Fuse-Type External Replaceable Dissipaters: Experimental Program and Numerical Modeling

Abstract

The paper presents the experimental and numerical study of a mild steel replaceable dissipation device. The dissipater is made of a milled-down mild steel bar that is confined by a steel tube filled with either grout or epoxy. The use of a reduced area concentrates yielding and plastic straining over a defined length while the tube prevents buckling. The device has been widely adopted in posttensioned rocking systems, and extensive experimental research was carried out on wall and beam-column subassemblies using this external dissipater. As part of those experimental programs, some component testing was carried out; nevertheless, a more comprehensive study was necessary to cover a wider range of geometric and mechanical parameters.
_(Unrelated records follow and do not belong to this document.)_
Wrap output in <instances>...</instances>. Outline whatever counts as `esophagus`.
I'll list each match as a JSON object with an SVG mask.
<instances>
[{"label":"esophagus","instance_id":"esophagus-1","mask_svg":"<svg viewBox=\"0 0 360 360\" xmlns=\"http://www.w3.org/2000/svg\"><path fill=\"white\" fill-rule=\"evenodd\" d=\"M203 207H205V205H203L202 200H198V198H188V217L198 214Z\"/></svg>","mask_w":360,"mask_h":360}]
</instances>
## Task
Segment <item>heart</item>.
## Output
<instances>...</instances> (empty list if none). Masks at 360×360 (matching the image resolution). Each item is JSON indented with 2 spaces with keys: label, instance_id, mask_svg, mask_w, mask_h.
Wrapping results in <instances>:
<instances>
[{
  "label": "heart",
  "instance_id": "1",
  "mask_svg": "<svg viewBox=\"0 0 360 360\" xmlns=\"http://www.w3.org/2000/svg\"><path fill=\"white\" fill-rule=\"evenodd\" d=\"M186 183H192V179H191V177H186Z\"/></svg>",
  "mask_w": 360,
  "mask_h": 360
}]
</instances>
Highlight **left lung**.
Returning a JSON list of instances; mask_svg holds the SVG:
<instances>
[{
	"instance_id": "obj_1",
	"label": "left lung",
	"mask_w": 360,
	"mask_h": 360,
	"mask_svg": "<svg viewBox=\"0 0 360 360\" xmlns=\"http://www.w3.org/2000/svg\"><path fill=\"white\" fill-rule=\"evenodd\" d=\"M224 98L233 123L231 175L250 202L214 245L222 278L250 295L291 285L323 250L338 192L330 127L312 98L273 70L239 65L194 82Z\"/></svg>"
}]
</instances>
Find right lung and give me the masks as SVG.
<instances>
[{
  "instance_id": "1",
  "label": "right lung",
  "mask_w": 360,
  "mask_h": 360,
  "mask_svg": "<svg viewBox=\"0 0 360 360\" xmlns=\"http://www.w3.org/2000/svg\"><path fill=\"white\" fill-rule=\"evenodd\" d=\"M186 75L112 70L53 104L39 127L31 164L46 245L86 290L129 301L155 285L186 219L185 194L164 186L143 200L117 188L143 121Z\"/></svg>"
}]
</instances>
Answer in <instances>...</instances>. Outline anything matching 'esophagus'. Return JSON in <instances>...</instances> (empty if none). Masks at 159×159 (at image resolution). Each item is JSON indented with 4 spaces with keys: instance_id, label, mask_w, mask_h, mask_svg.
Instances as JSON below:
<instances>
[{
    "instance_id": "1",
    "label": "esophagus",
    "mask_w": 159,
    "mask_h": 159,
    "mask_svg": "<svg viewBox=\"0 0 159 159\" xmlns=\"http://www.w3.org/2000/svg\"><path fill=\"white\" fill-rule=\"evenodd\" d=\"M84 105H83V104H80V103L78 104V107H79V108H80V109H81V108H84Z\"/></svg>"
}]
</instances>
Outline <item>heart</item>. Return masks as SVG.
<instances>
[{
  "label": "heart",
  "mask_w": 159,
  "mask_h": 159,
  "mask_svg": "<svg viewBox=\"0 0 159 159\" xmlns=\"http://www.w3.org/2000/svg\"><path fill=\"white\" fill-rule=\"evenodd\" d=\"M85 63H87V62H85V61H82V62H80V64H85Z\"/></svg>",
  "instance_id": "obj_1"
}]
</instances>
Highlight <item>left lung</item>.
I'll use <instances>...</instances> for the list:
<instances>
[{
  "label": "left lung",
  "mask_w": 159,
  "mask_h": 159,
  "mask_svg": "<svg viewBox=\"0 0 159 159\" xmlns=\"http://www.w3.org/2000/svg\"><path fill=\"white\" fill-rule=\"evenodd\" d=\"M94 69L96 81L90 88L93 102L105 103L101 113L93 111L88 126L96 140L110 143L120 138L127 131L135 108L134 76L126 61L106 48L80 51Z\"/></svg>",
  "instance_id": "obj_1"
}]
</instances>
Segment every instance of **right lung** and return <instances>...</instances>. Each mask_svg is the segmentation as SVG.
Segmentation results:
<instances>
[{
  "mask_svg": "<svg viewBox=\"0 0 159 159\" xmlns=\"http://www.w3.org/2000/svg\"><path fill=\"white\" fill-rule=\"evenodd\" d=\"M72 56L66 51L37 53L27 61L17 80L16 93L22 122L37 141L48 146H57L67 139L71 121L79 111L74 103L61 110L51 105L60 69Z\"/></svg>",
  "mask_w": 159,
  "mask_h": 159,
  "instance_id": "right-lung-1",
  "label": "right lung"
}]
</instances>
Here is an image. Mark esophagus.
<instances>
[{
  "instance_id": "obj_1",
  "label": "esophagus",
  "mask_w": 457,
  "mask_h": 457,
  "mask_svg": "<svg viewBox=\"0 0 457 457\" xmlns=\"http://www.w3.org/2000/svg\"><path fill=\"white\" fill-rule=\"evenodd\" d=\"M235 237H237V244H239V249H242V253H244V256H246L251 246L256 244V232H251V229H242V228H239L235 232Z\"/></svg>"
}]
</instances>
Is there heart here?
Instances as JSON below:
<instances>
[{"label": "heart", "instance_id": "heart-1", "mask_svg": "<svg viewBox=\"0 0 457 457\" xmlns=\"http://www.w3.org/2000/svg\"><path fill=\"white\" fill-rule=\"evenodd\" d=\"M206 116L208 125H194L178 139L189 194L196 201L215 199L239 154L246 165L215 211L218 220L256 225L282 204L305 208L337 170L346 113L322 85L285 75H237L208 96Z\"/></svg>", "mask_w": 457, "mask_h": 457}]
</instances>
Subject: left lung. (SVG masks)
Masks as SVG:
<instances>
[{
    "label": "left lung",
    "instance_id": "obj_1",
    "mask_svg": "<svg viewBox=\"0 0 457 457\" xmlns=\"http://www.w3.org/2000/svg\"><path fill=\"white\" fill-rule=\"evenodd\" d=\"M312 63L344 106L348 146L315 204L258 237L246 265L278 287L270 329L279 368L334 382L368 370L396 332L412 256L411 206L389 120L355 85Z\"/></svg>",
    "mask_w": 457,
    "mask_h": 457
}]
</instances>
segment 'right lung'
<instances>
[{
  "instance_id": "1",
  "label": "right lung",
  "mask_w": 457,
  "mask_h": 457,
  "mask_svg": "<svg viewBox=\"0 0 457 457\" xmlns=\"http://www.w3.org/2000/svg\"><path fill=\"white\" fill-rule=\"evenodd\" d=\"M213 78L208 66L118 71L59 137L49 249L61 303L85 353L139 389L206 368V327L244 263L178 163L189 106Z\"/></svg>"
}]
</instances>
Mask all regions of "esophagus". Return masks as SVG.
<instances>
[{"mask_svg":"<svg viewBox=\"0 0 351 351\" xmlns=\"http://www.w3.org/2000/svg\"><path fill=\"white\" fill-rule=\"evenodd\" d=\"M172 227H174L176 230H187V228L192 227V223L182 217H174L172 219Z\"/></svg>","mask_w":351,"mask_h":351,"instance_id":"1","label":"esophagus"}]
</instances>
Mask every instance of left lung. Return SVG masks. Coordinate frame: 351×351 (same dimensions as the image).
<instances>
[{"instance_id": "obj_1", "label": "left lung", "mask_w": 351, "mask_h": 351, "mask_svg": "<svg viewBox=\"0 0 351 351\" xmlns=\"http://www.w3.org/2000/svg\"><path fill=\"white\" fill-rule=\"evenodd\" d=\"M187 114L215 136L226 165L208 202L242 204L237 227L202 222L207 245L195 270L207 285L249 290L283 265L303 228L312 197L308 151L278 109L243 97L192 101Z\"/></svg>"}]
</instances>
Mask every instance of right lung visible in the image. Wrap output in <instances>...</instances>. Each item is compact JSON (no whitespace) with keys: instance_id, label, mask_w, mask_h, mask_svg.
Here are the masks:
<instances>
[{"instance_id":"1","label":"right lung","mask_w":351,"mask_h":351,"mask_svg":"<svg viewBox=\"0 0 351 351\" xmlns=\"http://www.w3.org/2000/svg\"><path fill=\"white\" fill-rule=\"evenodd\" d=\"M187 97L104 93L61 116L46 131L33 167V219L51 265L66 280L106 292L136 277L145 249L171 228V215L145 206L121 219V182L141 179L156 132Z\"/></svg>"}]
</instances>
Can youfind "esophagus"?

The main objective of this research was to calibrate and suggest design parameters to support the design of the dissipation device. The paper shows a comprehensive experimental program under quasi-static cyclic loading carried out with varying geometrical parameters. This work forms the basis for the development of more refined analytical and numerical models to simulate the behavior of the device. In particular, the onset of the dissipater interaction with the confining tube and its buckling mechanism were targeted. Further numerical simulations made use of a fiber element–based model that was capable of capturing the full range of deformation mechanisms highlighted in the experimental program. Using this model, an extensive parametric analysis was carried out to determine significant design parameters, such as the maximum force in the dissipater and the buckling onset strain. Analytical models were also presented to predict the monotonic behavior of the dissipater and provide calibration of the hysteretic force-displacement rule proposed in the final part of the paper.